§ **REQUIRED WORK**:
- A) In the Core API tutorial, which script in the PyTorch MNIST example is model_def.py the same as?
- B) Pick up the Core API tutorial right after its last sentence and keep writing it.
** START OF EXTRACT TO READ **
Intro to Core API: Part 2 (Training a Model on MNIST)

By Isha Ghodgaonkar

February 13, 2023

In Part 1 of our Core API Tutorial series, we learned how to use Core API using a simple integer incrementing example. Here, we’ll show you how to do all the same steps (metric reporting, checkpointing, adaptive hyperparameter search, and distributed training), but instead we’ll use the PyTorch MNIST example. This is the same one used in our Determined PyTorch MNIST Tutorial, which uses one of our Trial APIs (PyTorch API). If you’re curious about the differences between Core API and our Trial APIs, going through both tutorials is a great way to learn!

All the files you’ll need are located here.

Important! Similar to Part 1, each script builds upon the previous script, and new additions in each .py file are denoted with a #NEW comment explaining the addition.

If you are not familiar with Determined, we recommend reading Intro to Determined first, followed by optional Intro to Core API Part 1: Integer Incrementing. Pause here and make sure you have Determined installed, a cluster deployed, and a basic understanding of Determined (config files, command line interface, and WebUI) to follow along.

Let’s get started!

Step 0: Run the script on your local machine

First, make sure the script model_def.py runs on your machine. This is the same script as main.py in the PyTorch MNIST example, renamed here for consistency.

Tip: Set the --no_mps flag according to your system (False for Macintosh users, True for Windows users).

Now you are ready to start porting.

Step 1: Run the script on Determined

As always, we’ll start with a config file. In this section we’ll be working with const.yaml and model_def.py.

const.yaml

As explained in part 1, this is the bare minimum configuration needed to run a script on Determined, including experiment name, entrypoint, max_restarts, and the default values for searcher.

Now we are ready to send the experiment to master via the command line:

Run the experiment in the WebUI using the command:

det e create const.yaml . -f

Navigate to your WebUI at <DET_MASTER>:8080 and click on the experiment you just submitted. It should look like the following:

text

And the same logs you observed in your terminal when running the script locally should be visible under the Logs tab (it may take a couple minutes):

text

Now this experiment is successfully running on Determined. On to metric reporting!

Step 2: Metric Reporting

In this step we’ll be working with metrics.yaml and model_def_metrics.py. The first thing we’ll need to do is import Determined:

import determined as det

Line 16 of model_def_metrics.py

We’ll need a core.Context object to be able to interact with the master. Once created, our core_context is passed as an argument into main(), train(), and test(), and function headers are modified accordingly.
** END OF EXTRACT TO READ **
** START OF SUPPLIED MATERIAL **
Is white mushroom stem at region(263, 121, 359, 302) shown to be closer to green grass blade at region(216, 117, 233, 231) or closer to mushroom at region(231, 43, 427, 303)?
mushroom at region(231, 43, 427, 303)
** END OF SUPPLIED MATERIAL **
§ **WRITTEN ANSWERS**:
- A) main.py

- B)
if __name__ == "__main__":

    # NEW: Establish new determined.core.Context and pass to main function
    with det.core.init() as core_context:
        main(core_context=core_context)

Lines 211-215 of model_def_metrics.py

Now we’ll define a steps_completed variable that will be used to plot metrics on a graph in the WebUI.

# NEW: Calculate steps_completed for plotting test metrics.
steps_completed = epoch * len(train_loader)

Lines 198-199 of model_def_metrics.py

You will also need to modify the test() function header to include args and a few other items you’ll need during the evaluation loop, as well as pass the newly created core_context into both train() and test():

# NEW: Pass core_context into train() and test().
train(args, model, device, train_loader, optimizer, epoch, core_context)

# NEW: Pass args, test_loader, epoch, and steps_completed into test().
test(args, model, device, test_loader, epoch, core_context, steps_completed=steps_completed)

Lines 201-205 of model_def_metrics.py

Use core_context.train to report training and validation metrics, e.g.:

# NEW: Report training metrics to Determined master via core_context.
# Index by (batch_idx + 1) * (epoch-1) * len(train_loader) to continuously plot loss on one graph for consecutive epochs.
core_context.train.report_training_metrics(
    steps_completed=(batch_idx + 1) + (epoch - 1) * len(train_loader),
    metrics={"train_loss": loss.item()},

Report training metrics: lines 69-74 of model_def_metrics.py

# NEW: Report validation metrics to Determined master via core_context.
core_context.train.report_validation_metrics(
    steps_completed=steps_completed,
    metrics={"test_loss": test_loss},
)

Report validation metrics: lines 101-105 of model_def_metrics.py

Tip: We want metrics to be stitched together in one continuous graph as our experiment progresses. To accomplish this, it is important that the index used for steps_completed is calculated appropriately to avoid re-writing metrics with the same index each time a new epoch begins. Failure to do this would result in a duplicate key error.

After sending the experiment to your Determined master again via

det e create metrics.yaml .

And waiting for the experiment to complete, your WebUI should now look like this:

And the same logs you observed in your terminal when running the script locally should be visible under the Logs tab (it may take a few minutes for the experiment to commence due to dataset extraction):

text

You can modify args.log_interval to be more or less granular depending on your preference.

Step 3: Checkpointing

In this section we’ll be working with checkpoints.yaml and model_def_checkpoints.py.

Saving checkpoints is done via the store_path function:

 # NEW: Save checkpoint.
  checkpoint_metadata_dict = {"steps_completed": steps_completed}

  with core_context.checkpoint.store_path(checkpoint_metadata_dict) as (path, storage_id):
      torch.save(model.state_dict(), path / "checkpoint.pt")

Lines 208-212 of model_def_checkpoints.py

To enable pausing and experiment an experiment, enable preemption:

# NEW: Detect when the experiment is paused by the WebUI.
  if core_context.preempt.should_preempt():
      return

Lines 214-216 of model_def_checkpoints.py

and define a load function:

# NEW: Define load_state function for restarting model training from existing checkpoint.
def load_state(checkpoint_directory):
    checkpoint_directory = pathlib.Path(checkpoint_directory)
    with checkpoint_directory.joinpath("checkpoint.pt").open("rb") as f:
        return torch.load(f)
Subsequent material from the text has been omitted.